Pourtant, les problèmes causés par l’évasion fiscale en provenance des pays du Sud et le secret bancaire suisse sont loin d’être réglés. En effet, plusieurs pays en développement ne disposent pas d’une convention de double-imposition avec la Suisse. Pour l’heure, seule la renégociation d’un accord déjà existant est en cours avec l’Inde. Selon Olivier Longchamp, expert en fiscalité et finances internationales à la Déclaration de Berne, «l’argent que les pays en développement perdent chaque année à cause de l’évasion fiscale en Suisse permettrait la formation de 500'000 enseignants et financerait également la construction de 500'000 nouvelles salles de classe». Pour lui, « la Suisse doit s’engager à respecter les standards internationaux et garantir l’échange automatique d’informations avec les autorités fiscales étrangères ».

La Suisse elle-même souffre de la distinction opérée entre fraude et évasion fiscale. Car, contrairement aux autorités des pays qui disposent d’accords de double imposition renégociés selon les standards de l’OCDE, les autorités cantonales n’ont toujours pas accès aux données bancaires des personnes suspectées d’évasion fiscale. « En Suisse, environ un quart des impôts sur le revenu sont soustraits au fisc et ce sont les consommateurs et les salariés qui supportent l’essentiel de la charge fiscale», précise Beat Ringger, membre de la direction collégiale du Denknetz.

Les organisations qui ont lancé le manifeste fiscal exigent une imposition plus forte des hauts revenus, de la fortune et des transactions financières et demandent l’ouverture d’un débat de fond sur les inégalités fiscales. « Nous ne devons pas nous laisser influencer par la politique des caisses vides qui permet de justifier les mesures de démantèlement social », souligne Roman Kuenzler, membre de la commission fiscale d’Attac Suisse.

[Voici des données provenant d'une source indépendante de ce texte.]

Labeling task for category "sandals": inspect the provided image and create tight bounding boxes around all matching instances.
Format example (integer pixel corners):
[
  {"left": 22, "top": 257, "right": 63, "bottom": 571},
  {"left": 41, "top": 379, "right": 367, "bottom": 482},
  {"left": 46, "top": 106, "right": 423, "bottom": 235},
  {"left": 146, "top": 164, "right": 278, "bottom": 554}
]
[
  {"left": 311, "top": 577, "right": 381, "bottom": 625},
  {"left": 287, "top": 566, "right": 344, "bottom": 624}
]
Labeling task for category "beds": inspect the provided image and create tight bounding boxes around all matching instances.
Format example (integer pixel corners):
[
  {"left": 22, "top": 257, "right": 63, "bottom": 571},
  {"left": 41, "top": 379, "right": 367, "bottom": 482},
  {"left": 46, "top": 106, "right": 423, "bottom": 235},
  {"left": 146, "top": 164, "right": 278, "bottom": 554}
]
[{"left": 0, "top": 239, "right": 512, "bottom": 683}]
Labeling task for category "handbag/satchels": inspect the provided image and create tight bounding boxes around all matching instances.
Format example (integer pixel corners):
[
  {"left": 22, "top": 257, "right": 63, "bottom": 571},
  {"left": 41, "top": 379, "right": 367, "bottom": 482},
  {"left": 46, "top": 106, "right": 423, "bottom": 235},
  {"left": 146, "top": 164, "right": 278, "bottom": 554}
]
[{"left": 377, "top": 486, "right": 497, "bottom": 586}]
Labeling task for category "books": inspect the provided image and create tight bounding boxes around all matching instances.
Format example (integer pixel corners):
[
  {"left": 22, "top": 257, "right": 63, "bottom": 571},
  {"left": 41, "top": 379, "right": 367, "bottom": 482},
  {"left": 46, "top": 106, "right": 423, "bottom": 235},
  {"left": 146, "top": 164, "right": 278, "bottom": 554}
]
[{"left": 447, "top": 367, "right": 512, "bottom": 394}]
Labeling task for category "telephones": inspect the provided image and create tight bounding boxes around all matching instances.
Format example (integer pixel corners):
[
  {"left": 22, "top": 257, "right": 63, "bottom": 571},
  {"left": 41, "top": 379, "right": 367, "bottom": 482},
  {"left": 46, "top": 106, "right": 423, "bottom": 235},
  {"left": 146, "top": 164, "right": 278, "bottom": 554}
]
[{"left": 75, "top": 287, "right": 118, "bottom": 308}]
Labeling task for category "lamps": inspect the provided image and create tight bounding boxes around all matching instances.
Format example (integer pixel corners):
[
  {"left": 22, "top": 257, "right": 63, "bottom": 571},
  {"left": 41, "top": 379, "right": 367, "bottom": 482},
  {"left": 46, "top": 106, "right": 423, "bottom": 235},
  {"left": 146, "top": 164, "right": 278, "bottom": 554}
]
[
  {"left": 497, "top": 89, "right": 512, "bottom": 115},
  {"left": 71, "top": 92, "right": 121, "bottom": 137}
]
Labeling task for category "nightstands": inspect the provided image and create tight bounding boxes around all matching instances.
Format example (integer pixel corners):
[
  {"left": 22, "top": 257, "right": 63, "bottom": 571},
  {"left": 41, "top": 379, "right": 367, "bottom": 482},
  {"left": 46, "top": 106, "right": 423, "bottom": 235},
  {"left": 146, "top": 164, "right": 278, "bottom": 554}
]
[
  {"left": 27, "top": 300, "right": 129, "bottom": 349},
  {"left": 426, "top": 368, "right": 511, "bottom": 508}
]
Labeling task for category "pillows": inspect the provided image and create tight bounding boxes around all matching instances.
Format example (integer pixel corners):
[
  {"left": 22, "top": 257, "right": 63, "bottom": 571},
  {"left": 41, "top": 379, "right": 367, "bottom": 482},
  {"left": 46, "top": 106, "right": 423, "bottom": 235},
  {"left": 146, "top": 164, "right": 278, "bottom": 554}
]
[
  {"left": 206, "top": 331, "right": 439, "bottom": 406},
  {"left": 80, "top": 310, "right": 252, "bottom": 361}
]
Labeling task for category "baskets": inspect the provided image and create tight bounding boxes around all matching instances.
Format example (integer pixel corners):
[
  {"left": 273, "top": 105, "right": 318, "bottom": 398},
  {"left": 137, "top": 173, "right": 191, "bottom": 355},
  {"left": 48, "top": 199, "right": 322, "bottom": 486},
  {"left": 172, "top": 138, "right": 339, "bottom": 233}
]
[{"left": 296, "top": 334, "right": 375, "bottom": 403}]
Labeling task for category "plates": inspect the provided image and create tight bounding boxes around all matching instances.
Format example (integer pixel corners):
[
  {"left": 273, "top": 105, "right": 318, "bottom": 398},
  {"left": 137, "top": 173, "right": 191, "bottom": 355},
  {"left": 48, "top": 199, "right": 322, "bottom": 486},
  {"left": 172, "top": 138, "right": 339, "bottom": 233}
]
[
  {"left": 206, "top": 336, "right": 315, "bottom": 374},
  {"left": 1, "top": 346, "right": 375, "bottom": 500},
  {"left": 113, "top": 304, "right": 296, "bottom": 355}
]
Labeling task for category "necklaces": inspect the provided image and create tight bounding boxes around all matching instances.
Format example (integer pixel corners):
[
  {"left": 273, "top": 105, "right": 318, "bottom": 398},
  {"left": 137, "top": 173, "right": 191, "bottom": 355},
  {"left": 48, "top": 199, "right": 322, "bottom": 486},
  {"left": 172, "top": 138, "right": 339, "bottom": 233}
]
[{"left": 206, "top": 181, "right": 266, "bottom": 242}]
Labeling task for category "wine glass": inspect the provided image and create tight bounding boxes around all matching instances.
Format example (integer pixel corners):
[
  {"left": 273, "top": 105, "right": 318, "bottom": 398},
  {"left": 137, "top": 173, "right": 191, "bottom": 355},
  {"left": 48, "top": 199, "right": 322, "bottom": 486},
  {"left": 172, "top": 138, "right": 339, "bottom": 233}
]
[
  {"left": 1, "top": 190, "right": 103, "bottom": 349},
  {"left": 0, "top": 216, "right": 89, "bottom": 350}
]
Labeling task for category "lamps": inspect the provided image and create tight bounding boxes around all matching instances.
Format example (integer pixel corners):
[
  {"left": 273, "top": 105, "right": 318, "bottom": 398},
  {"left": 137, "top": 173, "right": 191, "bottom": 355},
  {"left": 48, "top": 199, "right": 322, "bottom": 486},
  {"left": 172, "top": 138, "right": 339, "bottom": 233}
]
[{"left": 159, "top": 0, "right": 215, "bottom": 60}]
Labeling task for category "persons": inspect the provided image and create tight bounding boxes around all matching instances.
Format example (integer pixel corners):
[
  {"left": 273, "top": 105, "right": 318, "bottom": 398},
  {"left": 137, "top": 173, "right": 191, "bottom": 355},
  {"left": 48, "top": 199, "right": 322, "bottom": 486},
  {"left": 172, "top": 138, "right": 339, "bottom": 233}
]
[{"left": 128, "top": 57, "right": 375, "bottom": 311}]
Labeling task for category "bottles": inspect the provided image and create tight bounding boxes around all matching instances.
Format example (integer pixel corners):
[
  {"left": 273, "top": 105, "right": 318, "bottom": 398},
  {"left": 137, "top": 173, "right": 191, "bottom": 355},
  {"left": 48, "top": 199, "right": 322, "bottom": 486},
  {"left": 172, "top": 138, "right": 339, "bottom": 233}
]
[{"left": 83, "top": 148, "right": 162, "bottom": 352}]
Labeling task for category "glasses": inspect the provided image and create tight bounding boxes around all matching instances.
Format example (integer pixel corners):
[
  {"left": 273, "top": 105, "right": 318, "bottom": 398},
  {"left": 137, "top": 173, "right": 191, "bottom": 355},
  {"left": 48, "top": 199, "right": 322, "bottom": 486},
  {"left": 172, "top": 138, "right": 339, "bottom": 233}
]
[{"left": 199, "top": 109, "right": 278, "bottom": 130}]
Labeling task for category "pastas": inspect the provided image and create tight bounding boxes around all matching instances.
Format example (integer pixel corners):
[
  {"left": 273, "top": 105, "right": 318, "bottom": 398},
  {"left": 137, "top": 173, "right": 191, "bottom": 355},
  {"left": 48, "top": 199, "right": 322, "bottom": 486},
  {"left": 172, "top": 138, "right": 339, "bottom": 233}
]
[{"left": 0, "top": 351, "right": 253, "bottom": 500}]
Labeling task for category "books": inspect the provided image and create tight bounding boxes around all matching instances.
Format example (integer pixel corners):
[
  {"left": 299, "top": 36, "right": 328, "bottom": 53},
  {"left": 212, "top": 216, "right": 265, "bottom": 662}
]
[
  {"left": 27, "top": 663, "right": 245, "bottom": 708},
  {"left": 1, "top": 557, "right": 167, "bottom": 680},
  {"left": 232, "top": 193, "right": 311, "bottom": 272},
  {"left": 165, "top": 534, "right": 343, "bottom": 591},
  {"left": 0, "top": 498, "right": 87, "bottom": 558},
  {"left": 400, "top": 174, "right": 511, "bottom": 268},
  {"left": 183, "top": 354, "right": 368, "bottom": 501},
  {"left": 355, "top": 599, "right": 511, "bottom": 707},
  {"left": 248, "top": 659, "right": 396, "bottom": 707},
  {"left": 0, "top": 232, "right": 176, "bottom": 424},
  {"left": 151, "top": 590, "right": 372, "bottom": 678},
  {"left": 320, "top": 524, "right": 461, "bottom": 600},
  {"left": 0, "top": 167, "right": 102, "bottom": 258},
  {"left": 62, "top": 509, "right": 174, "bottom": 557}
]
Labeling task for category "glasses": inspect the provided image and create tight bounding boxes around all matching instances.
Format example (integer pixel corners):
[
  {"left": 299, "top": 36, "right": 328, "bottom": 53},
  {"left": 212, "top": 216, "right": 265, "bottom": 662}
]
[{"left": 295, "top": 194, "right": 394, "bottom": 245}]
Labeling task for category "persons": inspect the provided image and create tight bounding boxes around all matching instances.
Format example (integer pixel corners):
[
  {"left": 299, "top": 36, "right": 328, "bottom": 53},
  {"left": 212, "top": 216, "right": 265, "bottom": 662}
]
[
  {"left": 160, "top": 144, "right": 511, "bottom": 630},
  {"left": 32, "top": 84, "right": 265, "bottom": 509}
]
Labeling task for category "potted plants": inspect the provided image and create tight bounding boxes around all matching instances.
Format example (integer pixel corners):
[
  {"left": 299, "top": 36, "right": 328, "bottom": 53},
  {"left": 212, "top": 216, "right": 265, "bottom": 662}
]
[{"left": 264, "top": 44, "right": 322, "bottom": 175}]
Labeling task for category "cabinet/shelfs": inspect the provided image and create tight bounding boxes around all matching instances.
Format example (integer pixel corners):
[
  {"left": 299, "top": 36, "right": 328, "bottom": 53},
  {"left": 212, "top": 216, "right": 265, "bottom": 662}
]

Avec le Manifeste pour une réorientation de la politique fiscale, soutenu par des parlementaires, des syndicalistes et des représentants des milieux culturels et scientifiques, le débat sur la responsabilité de la Suisse au niveau national et international est lancé. Les organisations à l’origine du Manifeste vont évaluer toutes les mesures possibles pour obtenir une réorientation de la politique fiscale suisse, jusqu’au lancement d’une initiative populaire.